After getting an idea about what the monitor is and what it’s trying to accomplish, it’s time to actually use it. That includes a combination of casual usage, as well as some concrete testing.
First is a look at concrete performance, which we measure with a colorimeter. We’re looking at the following with these tests:
- Color accuracy
- Color coverage
- Black levels
- Motion clarity
We run all of these tests before calibrating the monitor with the default picture mode for the “out of the box” experience. We’ll also retest the display after calibration, though we generally assume most people won’t be calibrating the display, so the default experience is the most important.
These numbers provide a view of how a monitor performs, not the full picture. Because of that, they’re taken into the context of our subjective experience with a display, not as a replacement for the experience.
Speaking of which, the experience of using a monitor is what ultimately matters. We may look for inverse coronas on VA panels or subpixel clarity of text on WOLED displays, but we aren’t going to make a big deal out of something that, well, isn’t a big deal. And if you don’t know what inverse coronas or subpixel clarity are, that’s kind of the point. You shouldn’t need to be an expert to buy a monitor, much less read a monitor review.
Rest assured that we look at all of the potential pitfalls of image quality that aren’t wrapped up in the metrics we measure with a colorimeter. The main difference is that we try to contextualize these issues. For example, the Alienware QD-OLED includes white subpixels that lead to slightly less text clarity. We’ll note that, but always in the context of if it hurts the overall experience (in this case, it doesn’t).
This also gives us a chance to look at our numbers in the broader scope of what a display is trying to do. If it’s a high-end gaming monitor, it might be easier to forgive poor color accuracy out of the box if games look good. On the other hand, high peak brightness pulls a lot less weight for a professional content creation monitor than color accuracy and coverage do.
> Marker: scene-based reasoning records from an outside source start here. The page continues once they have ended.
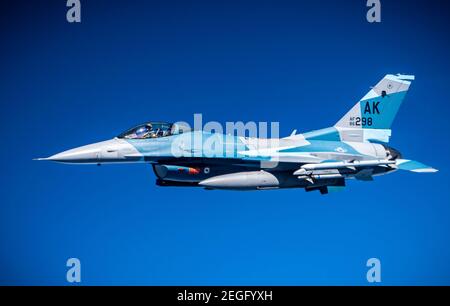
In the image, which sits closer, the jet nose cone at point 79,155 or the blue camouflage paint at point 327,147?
the jet nose cone at point 79,155

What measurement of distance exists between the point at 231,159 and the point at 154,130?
2.66 meters

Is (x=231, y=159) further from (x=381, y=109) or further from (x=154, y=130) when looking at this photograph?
(x=381, y=109)

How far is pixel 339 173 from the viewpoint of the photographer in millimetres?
21016

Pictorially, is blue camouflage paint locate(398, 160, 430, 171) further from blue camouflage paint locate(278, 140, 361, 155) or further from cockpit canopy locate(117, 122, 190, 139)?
cockpit canopy locate(117, 122, 190, 139)

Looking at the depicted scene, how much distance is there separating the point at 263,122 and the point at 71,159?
6.49 meters

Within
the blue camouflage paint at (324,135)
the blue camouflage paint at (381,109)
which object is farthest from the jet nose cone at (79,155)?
the blue camouflage paint at (381,109)

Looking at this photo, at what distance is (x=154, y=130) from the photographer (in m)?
21.0

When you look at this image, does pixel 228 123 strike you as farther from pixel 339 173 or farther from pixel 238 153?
pixel 339 173

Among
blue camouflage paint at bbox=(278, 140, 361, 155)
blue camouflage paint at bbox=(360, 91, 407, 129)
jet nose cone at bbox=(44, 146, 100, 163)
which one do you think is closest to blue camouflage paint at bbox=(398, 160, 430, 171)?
blue camouflage paint at bbox=(278, 140, 361, 155)

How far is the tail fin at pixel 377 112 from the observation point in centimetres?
2297

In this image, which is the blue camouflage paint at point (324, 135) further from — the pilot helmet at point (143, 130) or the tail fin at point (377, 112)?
the pilot helmet at point (143, 130)

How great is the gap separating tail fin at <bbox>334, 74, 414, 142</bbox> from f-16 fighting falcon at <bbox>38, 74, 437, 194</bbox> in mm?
1147

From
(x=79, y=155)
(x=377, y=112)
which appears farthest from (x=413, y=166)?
(x=79, y=155)
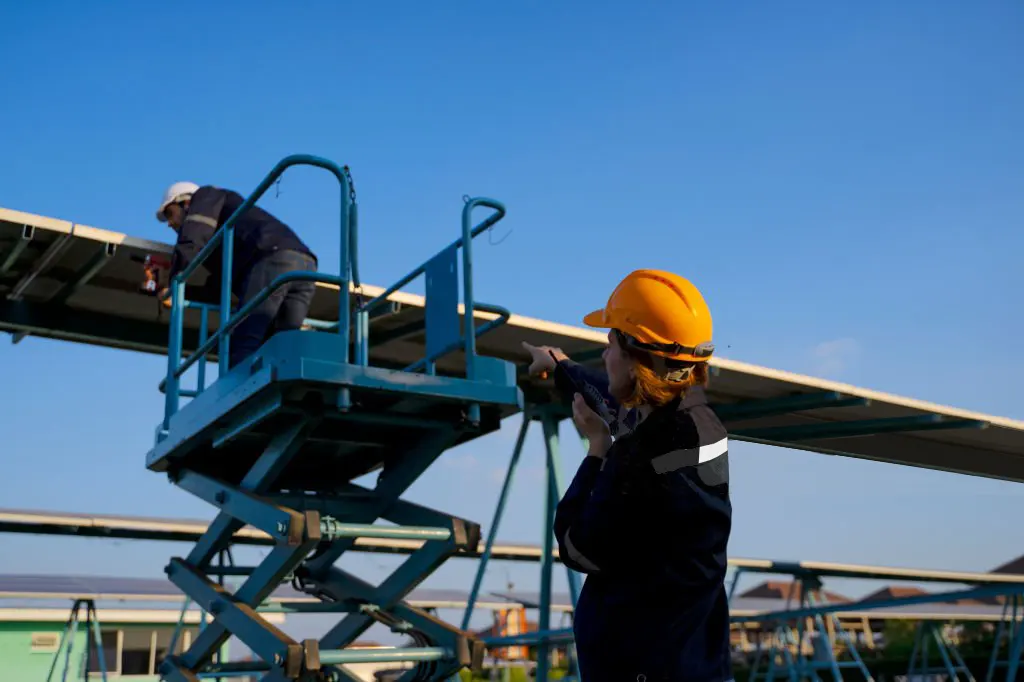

There are a few other key areas we look at that don’t fit neatly into a category. In addition to the setup process, we also look at the stand of the monitor and any adjustments it has. Again, we take the specs with the experience here, taking into account how much space the monitor will take on your desk, if you can wall mount it, and if you should wall mount it.
We also thumb through the on-screen display (OSD), as well as take into account how you can access it. This involves looking at the color profiles available, what adjustments you can make to the display, and how impactful those adjustments are. We look at how you interact with the OSD, too.
Bringing all of the various aspects of a monitor together is no easy task, but we’re ultimately driving at what the experience of using a display is and how closely that aligns with what it’s trying to do. After all, we don’t want to impose the standards of a $1,500 gaming monitor on a $300 office screen.
This is where we take pricing into account and start to make some competitive assessments. Although comparisons are rife throughout our reviews, we take the experience of using a display in the context of price and the other options on the market to see if it’s really worth your money.